* _EXTRAIT DE PAGE_
________________

Les joailliers locaux, qui ont, eux aussi, dû se résoudre à composer avec la crise, préfèrent quant à eux faire preuve de pragmatisme. «On ne reviendra jamais à la normalité si pour cela on considère la situation avant la Covid-19, car de toute façon elle était une normalité très ambigüe et volatile», déplore Roberto Tucci, directeur de la joaillerie Bijem. Pour Ravi Jetshan, fondateur de la joaillerie Ravior, le retour à un semblant de normalité sera conditionné à la disponibilité d’un vaccin : «Quand un vaccin sera disponible et largement diffusé, on pourra recommencer à planifier comment gérer un possible avenir qui aura de toute façon changé dans certains aspects concernant la distribution traditionnelle et montrera une polarisation encore plus importante». En attendant des jours meilleurs, le chef d’entreprise et créatif peut compter sur ce qui fait le succès de Ravior pour continuer à opérer, à savoir les bijoux originaux et créés sur mesure. «Notre clientèle adore particulièrement l’authenticité de nos differentes collections telles que KORAY, TITANE, ARBORESANS, REVpendant et HOPE, entre autres. Il y aussi la collection de gemmes rares. On est également souvent plébiscité pour les créations sur mesure, notamment les alliances, où les clients recherchent une création unique qui matérialisera à la fois leur personnalité et un moment très précis de leur vie», souligne Ravi Jetshan.

Outre l’automobile, la haute joaillerie et le secteur bancaire, l’un des secteurs les plus touchés par les conséquences de la pandémie est celui du tourisme. Connue à travers le monde pour ses hôtels cinq-étoiles et ses plages de sable blanc, la destination Maurice n’a pas accueilli de touristes depuis maintenant sept mois. Une situation qui devrait perdurer jusqu’au 15 janvier prochain. Mais selon les observateurs, l’image de la destination, bien ancrée dans les différents marchés visés, ne devrait pas souffrir de la crise, d’autant plus que la pandémie a été bien gérée sur l’île. «Nous restons une destination haut de gamme pour ceux qui recherchent des prestations de haute facture, l’immobilier de luxe, un régime fiscal favorable, des possibilités d’investissement de et vers l’Afrique, sans oublier un cadre de vie agréable et recherché. Mais nous devons rester vigilants, continuer à innover, tendre à nous rapprocher au plus près de ce que recherche cette clientèle tout en étant éthiquement et écologiquement responsables», explique Virginie Constant.

________________

* _ENREGISTREMENTS DE DONNÉES_
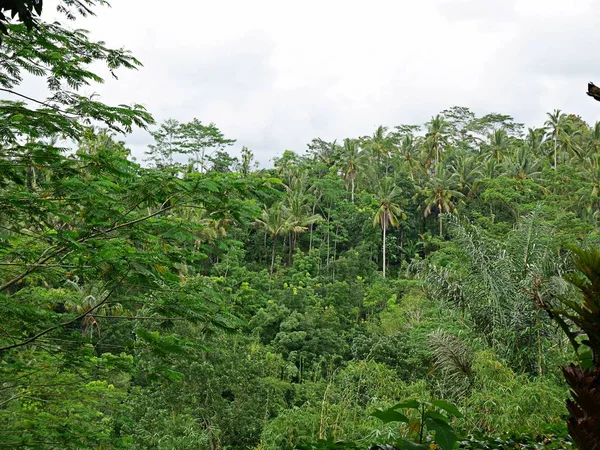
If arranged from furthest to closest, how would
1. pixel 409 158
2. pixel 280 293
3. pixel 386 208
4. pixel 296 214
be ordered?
pixel 409 158
pixel 296 214
pixel 386 208
pixel 280 293

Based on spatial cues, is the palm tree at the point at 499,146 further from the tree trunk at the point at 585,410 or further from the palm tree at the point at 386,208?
the tree trunk at the point at 585,410

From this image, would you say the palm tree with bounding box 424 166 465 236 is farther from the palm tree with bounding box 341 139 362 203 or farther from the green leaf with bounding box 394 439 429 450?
the green leaf with bounding box 394 439 429 450

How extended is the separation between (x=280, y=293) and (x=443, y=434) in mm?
21369

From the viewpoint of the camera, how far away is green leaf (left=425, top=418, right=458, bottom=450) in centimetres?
131

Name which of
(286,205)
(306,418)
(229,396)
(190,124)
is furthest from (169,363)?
(190,124)

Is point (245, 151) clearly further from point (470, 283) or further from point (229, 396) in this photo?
point (470, 283)

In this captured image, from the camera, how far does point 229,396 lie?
14516 millimetres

________________

* _TRAVAIL À FAIRE_
A. Selon l'extrait sur la joaillerie et le tourisme, jusqu'à quelle date la situation sans touristes à Maurice devrait-elle perdurer ?
B. D'après l'extrait sur la joaillerie et le tourisme, pourquoi l'image de la destination Maurice ne devrait-elle pas souffrir de la crise, selon les observateurs ?
C. Poursuivez l'extrait sur la joaillerie et le tourisme après sa dernière phrase.
Ces enregistrements proviennent d'une autre source que l'extrait sur la joaillerie et le tourisme.

* _CORRIGÉ DES ACTIVITÉS_
A. Jusqu'au 15 janvier prochain.

B. Selon les observateurs, l'image de Maurice est bien ancrée dans les différents marchés visés. De plus, la pandémie a été bien gérée sur l'île.

C.
Le secteur du luxe, s’il connaîtra cette année un important recul en termes de chiffre d’affaires, ne perd pas pour autant le nord. Les principaux opérateurs se veulent, en effet, rassurants et avancent que la demande pour les produits et services de luxe sera toujours présente. En attendant la reprise des activités économiques à l’international, ils en profitent pour repenser leurs activités et réfléchissent comment s’adapter à l’économie post-Covid-19.

 

Une contraction de 35 % attendue en 2020

À Maurice comme ailleurs, le marché du luxe a énormément souffert de la crise sanitaire et du confinement qui a suivi. Ainsi, ce secteur devrait enregistrer une baisse variant entre 20 % et 35 % – soit environ 220 milliards d’euros – selon l’étude réalisée par le cabinet Bain & Company. Toujours selon cette étude, les secteurs les plus affectés par cette situation sont les montres (-25 %), les bijoux (-22 %) et l’habillement (-21 %).

Cependant, tous les marchés ne sont affectés de la même manière, puisque c’est l’Europe qui est en première ligne (-29 %), suivie de l’Amérique du Nord (-22 %) et de l’Asie (5 %).

Les observateurs estiment, pour leur part, qu’une reprise ne devrait pas intervenir avant 2022, voire 2023 sur certains marchés. Grosse consommatrice de produits de luxe, la Chine absorbera, selon les analystes près de 50 % de la production d’ici à cinq – six ans. Une perspective qui aiguise depuis quelques années déjà l’appétit des plus grandes marques mais qui ont été brutalement stoppées dans leur élan par la pandémie de la Covid-19 cette année.